Excerpt to read
◆ ◆ ◆ ◆ ◆

Training for family doctors is to be revamped to try to raise the status of GPs and attract more doctors into the area.
The Royal New Zealand College of General Practitioners, Health Workforce New Zealand and the Medical Council were to sign an agreement on Thursday that will launch a new approach to GP training.
The president of the college, Dr Harry Pert, says training and its support haven't been as good for graduates becoming family doctors as for other medical specialties.
He says that needs to change, to encourage more doctors to become GPs.
Health Workforce New Zealand chairman Des Gorman says the scheme will build on the strengths of the existing training programme to attract more graduates into general practice.
He says less than 10% of medical graduates opt to go into general practice, and GPs have seen their input decline in such areas as anaesthesia and obstetrics.
Some 600 students are participating in the current GP vocational training programme, which takes three years to complete.

◆ ◆ ◆ ◆ ◆

Recorded information

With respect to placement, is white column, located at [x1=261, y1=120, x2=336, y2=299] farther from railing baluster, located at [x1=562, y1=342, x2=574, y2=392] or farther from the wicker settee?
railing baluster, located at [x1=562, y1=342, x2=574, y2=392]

◆ ◆ ◆ ◆ ◆

What to produce
Pick up the news report on revamping GP training in New Zealand and keep writing it from its last sentence onward.

Response
However, an estimated 700 to 1000 medical graduates bypass the vocational training and go into GP practice as general registrants.
Health Workforce NZ says while many who don't do the vocational training are good, this group is over-represented in complaints. The Medical Council says most New Zealand doctors are competent to practise, but it wants tighter ongoing education for this group.
Radio New Zealand's health correspondent says up to 240 family doctors are needed each year but only 120 to 150 family doctors are trained annually.
Overseas-trained doctors form up to 70% of the workforce in rural areas and about 40% elsewhere.
The revised GP vocational training is due to be ready in January 2012.